The Lib Dem election literature claims that unlike Portsmouth, the Labour led Southampton City Council is ‘facing bankruptcy’. This is not true! The financial problems were the fault of the Tory-led administration that had run the council for several years until May 2022 when Labour took control. Labour’s plans to deal with Southampton’s financial difficulties have recently been approved by the government.

One major advantage that Portsmouth has over Southampton is the income generated from the public ownership of the commercial port. Last year this resulted in £8 million in additional funding for front-line services in Portsmouth.

In the 1990s, the then Tory-run council sought to privatise our commercial port, a plan that was strongly opposed by Labour councillors and by local trade unions. The plan was eventually voted down at a full Council meeting – by one vote! It is because of the campaign fought by the local Labour Party that Portsmouth City Council continues to benefit from substantial additional income from its commercial port.

Since 2010-11, all local councils across the country have been subjected to steep cuts in the funding they receive from central government. This has required all councils to make cuts to the services they provide for their local residents.

A small number of councils, Conservative, Labour and Liberal Democrat, have effectively declared themselves bankrupt and have had to surrender control of expenditure to government-appointed advisors. And recently there have been media reports that many more councils will be forced to declare bankruptcy in the next year or two.
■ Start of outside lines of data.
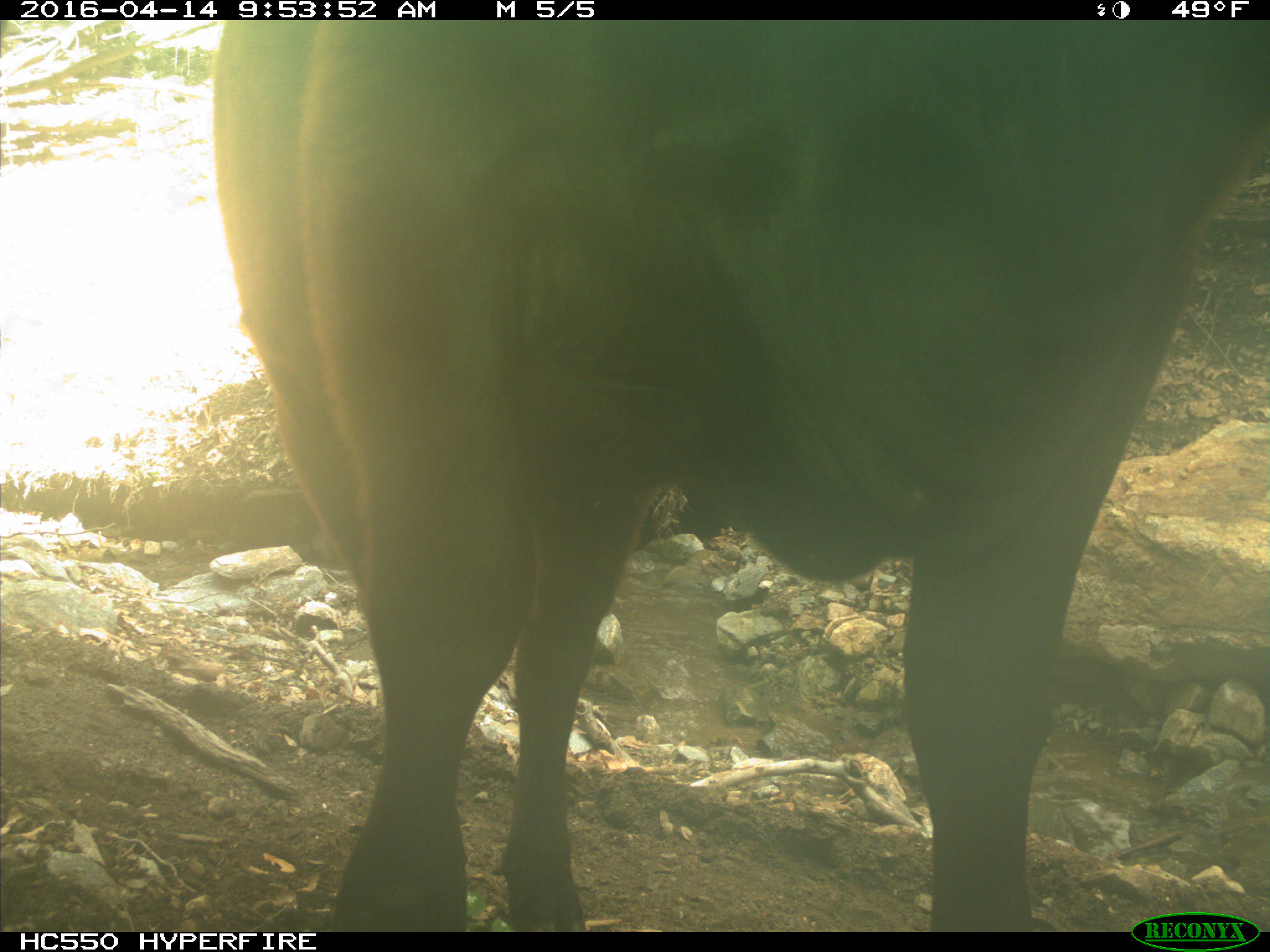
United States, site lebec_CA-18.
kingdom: Animalia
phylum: Chordata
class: Mammalia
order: Artiodactyla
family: Bovidae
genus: Bos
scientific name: Bos taurus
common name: domestic cow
Let’s be clear – it is successive Tory governments that are to blame for the devastating cuts in services that local councils have been forced to make in order to balance their budgets. Let’s also remember that from 2010 the Liberal Democrats were in coalition with the Tory-led government and together they were responsible for implementing savage expenditure cuts that have decimated our public services.

In Portsmouth, our annual funding from Westminster has been cut by more than £65 million or 23% in real terms. That equates to £675 for every Portsmouth household.

Portsmouth, like every other local council in the country has had to make difficult choices over which services to reduce or close in order to balance the books. We need our local councillors to be honest with us about the scale of the task they are facing.